Paul was talking to people who were in no position to know anything ABOUT Jesus, though. Like I said, if he did NOT exist, how would they know that?

So the story was so ridiculous that no one in their right mind would believe it unless it was true?

Do you believe tales of alien abduction? I mean, they’re far too outrageous to be true, yet lots of people believe them, and lots of people can’t all be fools, so therefore aliens?

I immediately redubbed this the “Dread Pirate Jesus” theory.

I’d convert to that! DPJ!

I’d say only Davey Crockett fits the analogy you’re going for, and even then, there’s only a thin veneer of story attached to the real Davey Crockett - it’s pretty clear from the folktales what is embellishment and what isn’t. It’s when you get to, say, Johnny Appleseed that you get a better analogy. But to me, Jesus is more likely Paul Bunyan than Davey Crockett. All veneer, no substance.

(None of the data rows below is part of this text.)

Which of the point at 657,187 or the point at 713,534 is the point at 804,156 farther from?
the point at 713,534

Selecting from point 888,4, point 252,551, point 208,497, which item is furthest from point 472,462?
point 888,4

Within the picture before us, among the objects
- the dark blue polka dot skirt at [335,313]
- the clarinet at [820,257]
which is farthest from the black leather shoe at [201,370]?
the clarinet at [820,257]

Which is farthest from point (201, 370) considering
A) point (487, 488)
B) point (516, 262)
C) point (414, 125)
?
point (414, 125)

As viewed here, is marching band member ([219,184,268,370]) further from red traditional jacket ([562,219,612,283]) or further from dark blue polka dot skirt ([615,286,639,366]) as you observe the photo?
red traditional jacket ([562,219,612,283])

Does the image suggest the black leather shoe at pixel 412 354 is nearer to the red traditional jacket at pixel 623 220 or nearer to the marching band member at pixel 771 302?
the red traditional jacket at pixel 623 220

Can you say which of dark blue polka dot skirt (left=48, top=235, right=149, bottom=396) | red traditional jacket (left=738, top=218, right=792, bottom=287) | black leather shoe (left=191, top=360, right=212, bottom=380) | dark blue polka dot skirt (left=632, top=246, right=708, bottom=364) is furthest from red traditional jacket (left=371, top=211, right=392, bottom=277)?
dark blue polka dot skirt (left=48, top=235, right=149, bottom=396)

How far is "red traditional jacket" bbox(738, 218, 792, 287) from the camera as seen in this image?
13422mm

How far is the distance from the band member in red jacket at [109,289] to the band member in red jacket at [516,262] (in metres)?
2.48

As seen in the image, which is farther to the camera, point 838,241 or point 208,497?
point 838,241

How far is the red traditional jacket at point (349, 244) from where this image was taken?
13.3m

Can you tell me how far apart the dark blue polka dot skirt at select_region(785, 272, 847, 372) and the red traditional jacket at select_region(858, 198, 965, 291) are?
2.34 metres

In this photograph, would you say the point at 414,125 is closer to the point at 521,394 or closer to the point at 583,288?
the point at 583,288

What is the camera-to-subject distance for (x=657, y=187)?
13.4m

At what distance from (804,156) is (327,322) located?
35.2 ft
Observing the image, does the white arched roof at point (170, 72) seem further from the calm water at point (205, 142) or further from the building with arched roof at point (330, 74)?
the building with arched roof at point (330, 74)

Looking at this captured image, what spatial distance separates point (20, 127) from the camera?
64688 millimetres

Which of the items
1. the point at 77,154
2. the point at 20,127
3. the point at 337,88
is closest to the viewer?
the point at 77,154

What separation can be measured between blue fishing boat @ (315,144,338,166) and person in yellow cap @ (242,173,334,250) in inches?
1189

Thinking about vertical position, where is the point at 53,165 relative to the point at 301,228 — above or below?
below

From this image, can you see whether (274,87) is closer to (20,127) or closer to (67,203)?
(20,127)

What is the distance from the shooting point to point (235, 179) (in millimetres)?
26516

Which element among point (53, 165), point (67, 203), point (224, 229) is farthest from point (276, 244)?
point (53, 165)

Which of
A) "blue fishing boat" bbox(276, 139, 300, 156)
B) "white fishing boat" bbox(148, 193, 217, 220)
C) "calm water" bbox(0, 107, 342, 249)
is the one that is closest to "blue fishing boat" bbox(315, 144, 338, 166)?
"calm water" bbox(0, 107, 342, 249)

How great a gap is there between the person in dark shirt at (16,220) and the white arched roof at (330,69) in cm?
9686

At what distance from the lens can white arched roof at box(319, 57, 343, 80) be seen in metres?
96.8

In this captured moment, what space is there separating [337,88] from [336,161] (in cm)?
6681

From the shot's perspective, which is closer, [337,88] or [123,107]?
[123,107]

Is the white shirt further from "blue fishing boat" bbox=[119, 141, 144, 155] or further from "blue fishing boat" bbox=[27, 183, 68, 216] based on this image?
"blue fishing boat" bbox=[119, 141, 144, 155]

Well, he also based it on numbers at the end - that is, 300 CE.

But OK, that’s not great evidence - what about Nero blaming Christians for the great fire of Rome? Isn’t that decent evidence that Christians were a group at least known?

What about the letters from Paul to 7 churches? Isn’t 7 churches that far apart pretty good evidence that we’re at least talking in the low thousands in membership?

Again I say if you believe Paul was historical, you either believe Jesus was a historical figure, or Paul was willfully and knowingly orchestrating a huge conspiracy.

Based on ‘nuh-uh.’

Or, Paul himself was taken in by the messiah cult mythos and innocently preached it, adding his own interpretations as he went.

Based on real-world experience with exactly this sort of thing - I mean, how many followers did Joseph Smith have in a decade - does that make Moroni real? People will straight-up believe the weirdest shit if you sell it to them right.

It doesn’t follow from Joseph Smith that Jesus is more Paul Bunyan than Davy Crockett.

Paul Bunyan was truly based on *nobody *- you’re saying there is no historical Jesus.

But that’s what I’m getting at - Paul was close enough to the apostles and to some early martyrs that he would have known whether Jesus was a mystic legend, or this guy that these guys all knew who died.

Or he was a gullible bubkis with a vivid imagination and a need to feel important.

What do Moroni and Paul Bunyan have in common?

Paul Bunyan as we know him was made up for an advertising campaign. Joseph Smith made up Moroni. People make stuff up all the time. Why not Jesus?

Do you think Brigham Young believed Joseph Smith really saw Moroni?

Well, then we’re in agreement. It would have to be an intentional conspiracy on Paul’s part. That’s, frankly, my feeling about Joseph Smith.

In Paul’s case, though, I give him the benefit of the doubt. Occam’s razor suggests to me Paul believed in what he was doing.
ETA -

Well, yes. Good point. So you think the apostles lied to Paul?